In the coming weeks, staff of the bishops’ Secretariat of Divine Worship will prepare the text for publication and collaborate with the staff of the International Commission on English in the Liturgy (ICEL), which will assist Bishops’ Conferences in bringing the text to publication. In particular, ICEL has been preparing the chant settings of the texts of the Missal for use in the celebration of the Mass. Once all necessary elements have been incorporated into the text and the preliminary layout is complete, the final text will go to the publishers to produce the ritual text, catechetical resources and participation aids for use in the Liturgy.
           
Receipt of the text marks the start of proximate preparation for Roman Missal implementation.

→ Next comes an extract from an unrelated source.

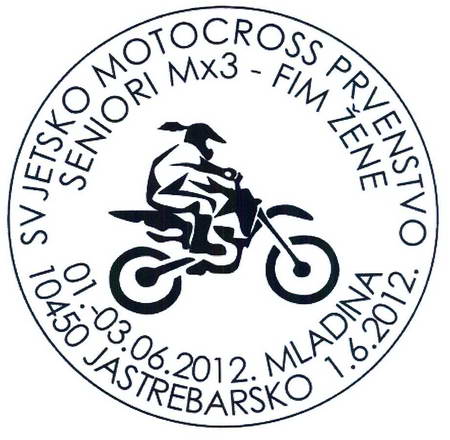 Svjetsko motocross prvenstvo seniori Mx3 - FIM žene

Before first use of the new text in Advent 2011, pastors are urged to use resources available to prepare parishioners. Some already have been in use; others are being released now. They include the Parish Guide for the Implementation of the Roman Missal, Third Edition, and Become One Body, One Spirit in Christ, a multi-media DVD resource produced by ICEL in collaboration with English-language Conferences of Bishops. Both will be available from the USCCB. Information on resources can be found at www.usccb.org/romanmissal
           
Bishop Arthur Serratelli of Paterson, New Jersey, Chair of the Bishops’ Committee on Divine Worship, voiced gratitude for the approval.
           
“I am happy that after years of preparation, we now have a text that, when introduced late next year, will enable the ongoing renewal of the celebration of the Sacred Liturgy in our parishes,” he said.  Msgr. Anthony Sherman, Director of the Secretariat for Divine Worship of the USCCB noted, “A great effort to produce the new Roman Missal for the United States, along with the other necessary resources, has begun.  Even as that work is underway a full–scale catechesis about the Liturgy and the new Roman Missal should be taking place in parishes, so that when the time comes, everyone will be ready.”